Although American-born warehouse clubs like Costco, Sam’s Club share some similarities with “new retail” grocery stores in China, they encountered unexpected challenges when entering the Chinese market. Nowadays, while these foreign supermarket giants try to target the middle class in the first- and second-tier cities, Hema Fresh, a representative of the new retail affiliated with Alibaba, has acquired a considerable number of these customers within four years.
As Fabio indicates in his chapter Making Sense of Food Systems, supply networks entail dynamic growing, manufacturing, packaging, distribution, and sale. In terms of growing and manufacturing, all the supermarkets above highly control some supply chains which in terms minimizes the cost of their products. On one hand, by directly reaching the origins where production have been well standardized and making deals with local farmers and producers, these companies are able to better supervise the manufacturing processes and prevent multiple middle men from earning a profit. On the other hand, it lies the foundation for establishing their own brands. For instance, Costco has Kirkland, while Hema built Hema Workshop and Fresh Everyday. These brands not only serve as a certificate for affordability and quality but also increase customer loyalty over time. Nevertheless, Raj Ratel argues that taking control of the supply chains “requires a great deal of capital”. It is a game among the rich. In this way, large corporations constantly drive smaller retailers out of the market and gain growing power both over the producers and consumers.
Yet from my perspective, what makes Hema Fresh a notch above is that it catches up with the trends of locavorism, which Fabio defines as “the preference for the exclusive consumption of food produced geographically close to consumers”. Nowadays, middle class in big cities tend to consume local food rather than well-known, expensive imports. When Costco is still selling banana from Philippines, chocolate from Belgium, Hema in Shanghai has made exclusive collaboration with nearby countryside and even urban farms to provide consumers with the so-called organic agricultural products. In Hema store, there are at least six types of cucumber labeled fruit cucumber, Qingpu cucumber, Chongming cucumber, respectively, satisfying the needs of urban residents at various level of consumption.

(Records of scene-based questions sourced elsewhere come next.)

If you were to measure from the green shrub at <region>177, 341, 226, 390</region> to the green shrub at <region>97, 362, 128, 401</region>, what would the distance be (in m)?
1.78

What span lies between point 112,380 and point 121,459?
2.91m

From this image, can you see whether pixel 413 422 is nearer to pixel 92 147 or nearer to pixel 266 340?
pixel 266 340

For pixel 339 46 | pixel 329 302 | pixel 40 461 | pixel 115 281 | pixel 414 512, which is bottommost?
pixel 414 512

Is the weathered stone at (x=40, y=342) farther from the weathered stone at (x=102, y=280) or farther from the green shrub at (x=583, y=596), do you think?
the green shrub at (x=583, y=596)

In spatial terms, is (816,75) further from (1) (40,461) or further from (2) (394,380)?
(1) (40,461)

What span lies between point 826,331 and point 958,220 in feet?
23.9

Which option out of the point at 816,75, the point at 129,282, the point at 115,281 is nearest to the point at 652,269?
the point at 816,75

different types of cucumber in Hema Fresh
As for packaging and distribution, Hema is more in line with the consumption habits of Chinese people than those foreign wholesale clubs. Chinese people are largely sensitive about the freshness of farm products and further for the office workers in urban cities, neither do they have adequate time to make complicated dishes nor have large space to store food. Thus, unlike the American middle-class families who drive to Costco, which mainly located in accessible suburban areas, and buy a large amount of food on weekends, Chinese white-collar workers are more likely to order pre-cut fresh meat and vegetable on their phone every day. Hema sells a variety of pre-cut food, promising to have it delivered to places in a 3-km radius within thirty minutes. While Costco lowers the costs by placing its physical stores outside city centers and selling in bulk, Hema opens its shops right in the residential areas and with room-temperature rather than refrigerated delivery, it controls the cost. Values are created in these packaging and distribution processes. Many customers are willing to pay slightly more for the fresh food from Hema, yet seldom consider taking a long trip to Costco, just to save money.